▶ _Tasks for this exercise_
1 - Answer these questions using the article on Australian smoking rates:
(a) How many people took part in the survey?
(b) What daily adult smoking target did the Council of Australian Governments set for 2018?
(c) How many Australian smokers does smoking kill prematurely every year?
2 - Print the part of the article on Australian smoking rates that starts at "The decline in" and ends at "prematurely every year.".

Smoking rates stall as Australia loses the battle against smoking
Posted on December 12, 2018
After years of steadily declining smoking rates, Australia is now losing the battle against smoking. The National Health Survey released today by the Australian Bureau of Statistics has confirmed once again that smoking rates have stalled and the national target levels have not been met.
According to the survey of 21,000 people, 15.2% of Australians adults (18 years and older) smoked in 2017-18 compared to 16% in 2014-15 .
The decline in daily smoking over the last 3 years was one third of the long-term trend since 2004. According to the report,the smoking rates in 2017-18 'have remained similar since 2014-15'.
The DAILY smoking rate for adult Australians is now 13.8%, well above the 10% daily adult smoking target set for 2018 by the Council of Australian Governments (COAG) in 2008.
Australia has the highest cigarette prices in the world, plain packaging and strict tobacco control laws. However, additional effective strategies are now needed to get things moving again.
Smoking is a priority issue as it remains the leading preventable cause of death and illness in Australia, killing 19,000 Australian smokers prematurely every year.
The difference between Australia and other high-income countries is Australia’s ban on tobacco harm reduction strategies, ie the use of safer nicotine products like nicotine vaporisers (e-cigarettes) for smokers who are unable to quit.

▶ _Study material_

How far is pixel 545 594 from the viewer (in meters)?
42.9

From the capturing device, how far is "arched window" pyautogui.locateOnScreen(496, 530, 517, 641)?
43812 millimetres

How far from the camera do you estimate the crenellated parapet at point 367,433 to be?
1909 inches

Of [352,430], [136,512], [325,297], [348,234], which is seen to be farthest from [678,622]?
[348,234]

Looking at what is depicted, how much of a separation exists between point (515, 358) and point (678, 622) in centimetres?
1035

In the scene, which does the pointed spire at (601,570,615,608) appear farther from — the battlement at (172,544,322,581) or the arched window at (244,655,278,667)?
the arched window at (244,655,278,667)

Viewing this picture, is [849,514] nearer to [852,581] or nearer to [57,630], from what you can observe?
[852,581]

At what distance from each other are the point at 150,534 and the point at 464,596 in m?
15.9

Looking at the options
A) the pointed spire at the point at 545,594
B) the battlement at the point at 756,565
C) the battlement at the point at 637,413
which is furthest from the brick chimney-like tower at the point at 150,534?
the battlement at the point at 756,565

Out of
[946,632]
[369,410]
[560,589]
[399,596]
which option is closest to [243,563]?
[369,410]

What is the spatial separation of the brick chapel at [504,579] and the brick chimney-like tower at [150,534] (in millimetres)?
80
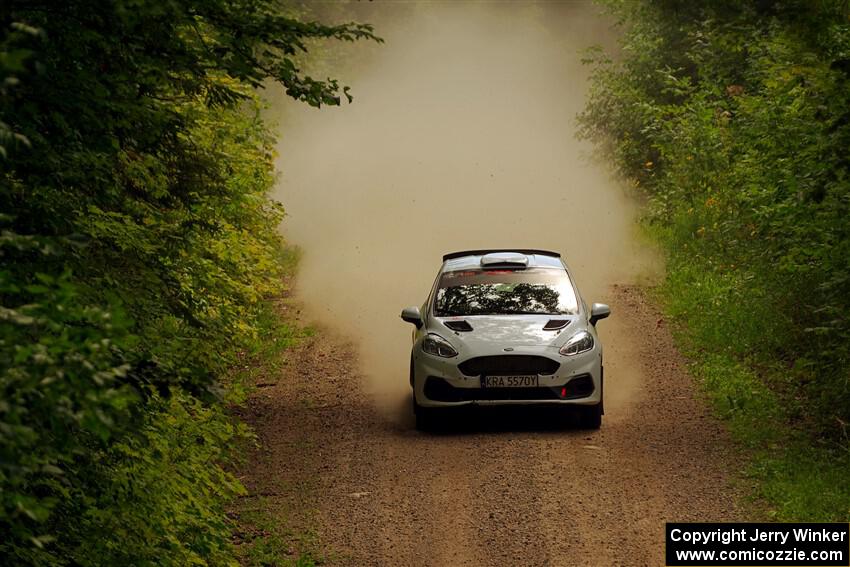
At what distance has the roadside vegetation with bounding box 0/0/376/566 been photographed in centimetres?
457

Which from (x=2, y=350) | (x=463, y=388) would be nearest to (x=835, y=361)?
(x=463, y=388)

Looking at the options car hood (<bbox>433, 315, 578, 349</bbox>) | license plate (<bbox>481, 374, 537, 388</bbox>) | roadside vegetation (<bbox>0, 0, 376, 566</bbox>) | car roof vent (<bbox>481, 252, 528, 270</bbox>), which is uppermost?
roadside vegetation (<bbox>0, 0, 376, 566</bbox>)

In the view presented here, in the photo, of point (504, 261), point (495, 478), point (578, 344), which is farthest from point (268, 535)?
point (504, 261)

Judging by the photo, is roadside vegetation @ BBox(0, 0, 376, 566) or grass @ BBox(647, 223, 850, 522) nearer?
roadside vegetation @ BBox(0, 0, 376, 566)

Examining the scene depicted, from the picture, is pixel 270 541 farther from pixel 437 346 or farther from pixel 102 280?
pixel 102 280

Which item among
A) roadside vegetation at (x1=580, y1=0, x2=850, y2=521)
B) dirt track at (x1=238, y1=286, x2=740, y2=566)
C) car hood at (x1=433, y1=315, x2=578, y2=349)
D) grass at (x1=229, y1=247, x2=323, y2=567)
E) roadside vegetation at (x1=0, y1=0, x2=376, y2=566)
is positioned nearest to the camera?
roadside vegetation at (x1=0, y1=0, x2=376, y2=566)

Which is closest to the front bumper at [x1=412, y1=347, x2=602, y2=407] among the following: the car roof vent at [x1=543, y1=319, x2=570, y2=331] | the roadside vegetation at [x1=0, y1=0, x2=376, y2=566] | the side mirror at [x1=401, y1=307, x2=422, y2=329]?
the car roof vent at [x1=543, y1=319, x2=570, y2=331]

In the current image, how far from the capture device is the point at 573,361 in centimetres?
1324

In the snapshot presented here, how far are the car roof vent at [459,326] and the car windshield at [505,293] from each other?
1.00ft

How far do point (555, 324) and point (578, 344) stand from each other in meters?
0.43

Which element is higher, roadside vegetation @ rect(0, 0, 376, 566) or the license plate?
roadside vegetation @ rect(0, 0, 376, 566)

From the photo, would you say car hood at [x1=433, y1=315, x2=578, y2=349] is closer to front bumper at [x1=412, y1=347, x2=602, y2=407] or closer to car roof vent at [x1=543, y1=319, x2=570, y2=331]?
car roof vent at [x1=543, y1=319, x2=570, y2=331]

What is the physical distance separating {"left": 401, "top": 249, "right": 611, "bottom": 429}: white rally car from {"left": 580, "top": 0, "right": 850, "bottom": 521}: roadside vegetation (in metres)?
2.09

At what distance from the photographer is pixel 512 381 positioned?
13148 millimetres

▶ _Answers_
1 -
(a) 21,000 people
(b) 10%
(c) 19,000

2 -
The decline in daily smoking over the last 3 years was one third of the long-term trend since 2004. According to the report,the smoking rates in 2017-18 'have remained similar since 2014-15'.
The DAILY smoking rate for adult Australians is now 13.8%, well above the 10% daily adult smoking target set for 2018 by the Council of Australian Governments (COAG) in 2008.
Australia has the highest cigarette prices in the world, plain packaging and strict tobacco control laws. However, additional effective strategies are now needed to get things moving again.
Smoking is a priority issue as it remains the leading preventable cause of death and illness in Australia, killing 19,000 Australian smokers prematurely every year.